Là peut-être, je ne sais plus où, se place un épisode tout à fait étonnant que j’ai souvent raconté aux voileux et dont aucun n’a connu l’équivalent. Au réveil, nous découvrons une mer lisse comme un miroir, sans le moindre souffle d’air, cependant cette masse d’eau est en mouvement, comme le traduit un semblant de moustache à l’étrave. Ce courant nous porterait dans la bonne direction, et comme il n’y a pas d’obstacle derrière, je décide que nous allons relever l’ancre, sans même démarrer le moteur, pour profiter de l’aubaine et nous laisser emmener. À peine le bateau est-il libre que se lève une brisounette, pile dans le nez. Qu’à cela ne tienne, on va hisser les voiles et louvoyer gentiment. C’est en constatant que la surface de l’eau est toujours aussi lisse que je finis par comprendre ce qui se passe : nos voiles sont gonflées d’un vent qui n’existe que pour nous, créé par notre avancée avec le courant. Nous remontons un vent fantôme, c’est sidérant ! Pendant la grosse semaine passée à flâner dans cet archipel, avec en prime, au retour, des escales à Cherbourg et aux îles Saint-Marcouf, nous nous familiarisons de la sorte, Mireille et moi, avec une navigation complexe, du fait de la multitude des cailloux, de la force des courants de marée, de leur renversement et du marnage important qui bouleverse le paysage marin heure après heure. Nos deux couples de passagers découvrent de leur côté que la cohabitation à bord d’un voilier est une activité à risque : ils se sont disputés tellement fort la veille de l’arrivée à Ouistreham qu’ils ne s’adresseront plus jamais la parole ensuite… Leur brouille a débuté quand Dominique, qui vient de passer une heure à se maquiller et se pomponner pour aller au restaurant à Cherbourg, tombe à l'eau entre le bateau et l'annexeannexe : petite embarcation pour assurer la liaison entre un voilier et la terre. (j’avoue n’avoir rien fait pour faciliter la tâche de cette fort pénible personne).

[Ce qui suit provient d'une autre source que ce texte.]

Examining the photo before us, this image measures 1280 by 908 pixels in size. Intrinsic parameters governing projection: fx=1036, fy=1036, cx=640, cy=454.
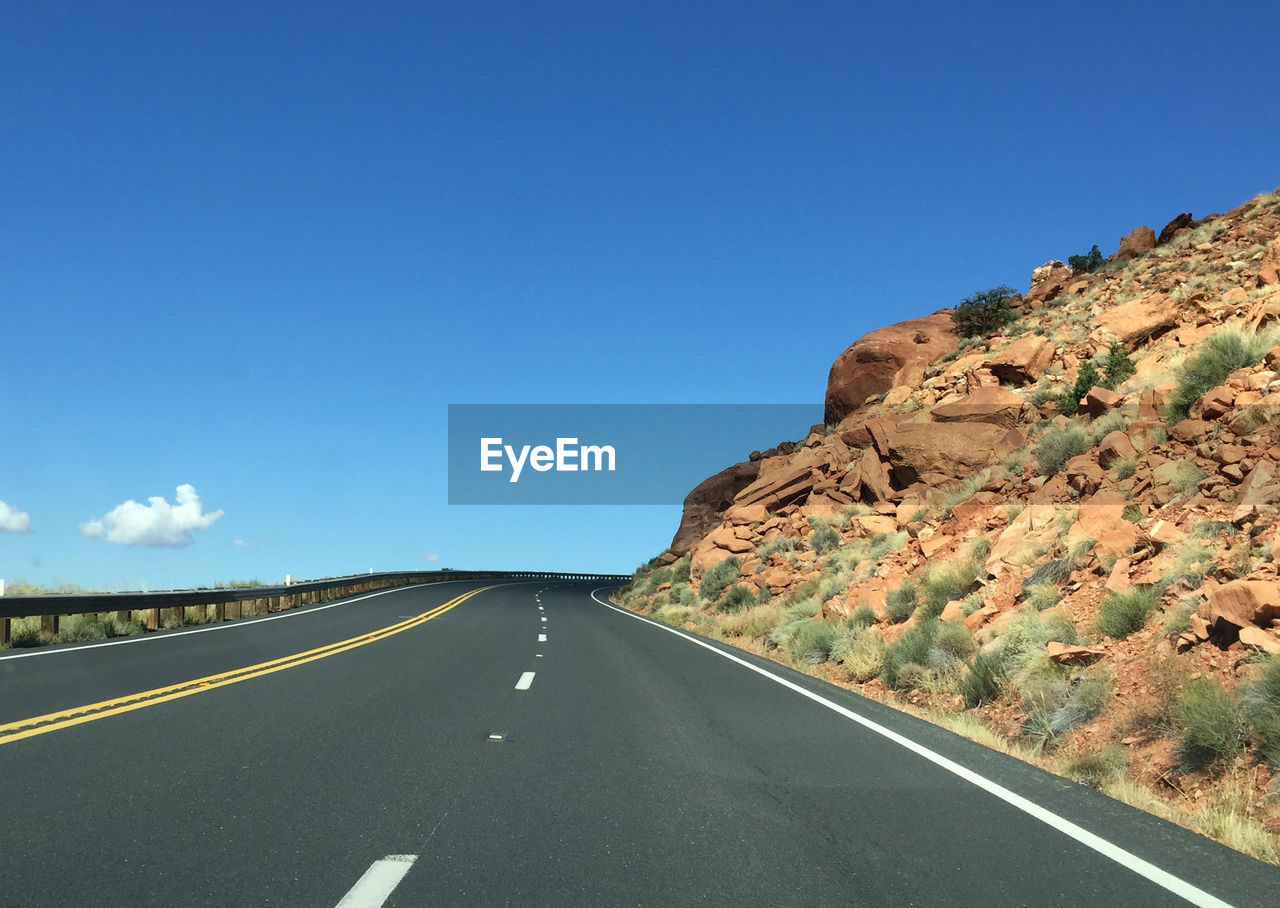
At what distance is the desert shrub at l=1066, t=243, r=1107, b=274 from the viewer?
160 ft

Luzia, qui a fait de grands progrès depuis les premières leçons de français données en Guyane par Mireille (avec comme support les albums de Lucky Luke), est censée me seconder pour le ferraillage du bateau de Jean-Paul. C’est illusoire, car elle passe son temps à disparaître au téléphone, aux fourneaux pour faire des pizzas ou à sa machine à coudre pour la confection d’une des nombreuses "joupes" qu’elle a en attente. Le reste du temps, on rigole bien mais le travail n’avance guère. Pour compenser, Jean-Paul fait autant d’heures qu’il le peut chaque week-end et chaque jour après son travail de bureau en ville, si bien qu’on arrive finalement au bétonnage dans des délais raisonnables. Peu après la joyeuse fiesta qui marque cet événement, un jour où je bricole sur le pont au bassin Saint-Pierre, un type sympa, Jacques, me questionne sur Chercha-Païs et comme nous parlons construction amateur, je lui suggère de venir voir le chantier du Londel. Il est conquis dans l’heure et me commande la même coque que Jean-Paul. Nous la mettons bientôt en route en parallèle à la première et, considérant le temps que prend l’achèvement complet d’un voilier, sa compagne Sylvie et lui viennent grossir les rangs de la troupe du Londel !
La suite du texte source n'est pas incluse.